-- Stated problem --
Starting with the line containing "How far is pixel" and going on through the line containing "416 millimetres", express those lines as a Markdown table with the columns Row and Text. Give each non-blank line a running number under Row and the line itself under Text.

-- Stored records --
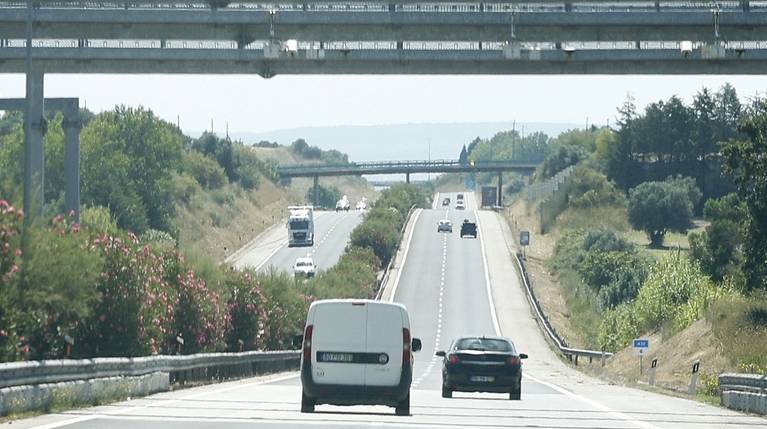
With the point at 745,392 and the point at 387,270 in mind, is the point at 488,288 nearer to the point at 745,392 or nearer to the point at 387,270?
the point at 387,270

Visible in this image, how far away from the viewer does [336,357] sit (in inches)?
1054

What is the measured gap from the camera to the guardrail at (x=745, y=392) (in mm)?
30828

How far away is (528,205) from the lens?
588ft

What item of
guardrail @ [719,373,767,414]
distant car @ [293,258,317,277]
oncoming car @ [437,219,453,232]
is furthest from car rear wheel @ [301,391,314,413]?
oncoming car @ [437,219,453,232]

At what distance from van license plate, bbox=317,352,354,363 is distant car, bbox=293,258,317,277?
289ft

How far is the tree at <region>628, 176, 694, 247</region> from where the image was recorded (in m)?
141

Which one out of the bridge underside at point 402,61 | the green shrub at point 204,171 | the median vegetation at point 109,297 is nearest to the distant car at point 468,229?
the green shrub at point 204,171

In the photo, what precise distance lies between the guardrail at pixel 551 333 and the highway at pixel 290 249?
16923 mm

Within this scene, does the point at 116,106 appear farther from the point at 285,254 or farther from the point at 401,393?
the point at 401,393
--
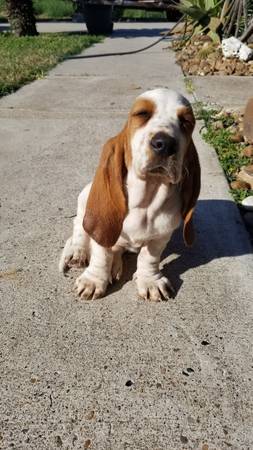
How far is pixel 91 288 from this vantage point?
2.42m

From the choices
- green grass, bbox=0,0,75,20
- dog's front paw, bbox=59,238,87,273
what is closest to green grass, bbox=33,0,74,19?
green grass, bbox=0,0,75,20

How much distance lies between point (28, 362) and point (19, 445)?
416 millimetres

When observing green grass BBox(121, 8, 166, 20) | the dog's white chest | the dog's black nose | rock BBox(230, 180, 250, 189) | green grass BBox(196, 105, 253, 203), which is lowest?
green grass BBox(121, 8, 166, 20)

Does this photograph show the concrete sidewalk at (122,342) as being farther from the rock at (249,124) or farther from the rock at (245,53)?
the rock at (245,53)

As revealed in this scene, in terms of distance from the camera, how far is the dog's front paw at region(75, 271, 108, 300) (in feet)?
* * *
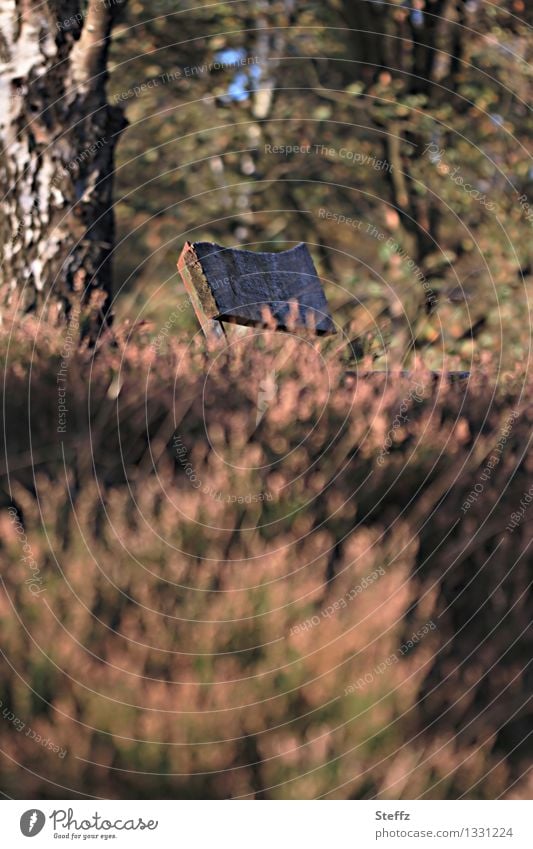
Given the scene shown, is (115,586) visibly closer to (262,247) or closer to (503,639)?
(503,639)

-- Final answer --
| Row | Text |
|---|---|
| 1 | How far is pixel 91 288 from this vantage point? |
| 2 | 2.42m |
| 3 | From the choices |
| 4 | - green grass, bbox=0,0,75,20 |
| 5 | - dog's front paw, bbox=59,238,87,273 |
| 6 | what is closest to green grass, bbox=33,0,74,19? |
| 7 | green grass, bbox=0,0,75,20 |
| 8 | How much distance lies between point (28, 362) and point (19, 445)? |
| 9 | 416 millimetres |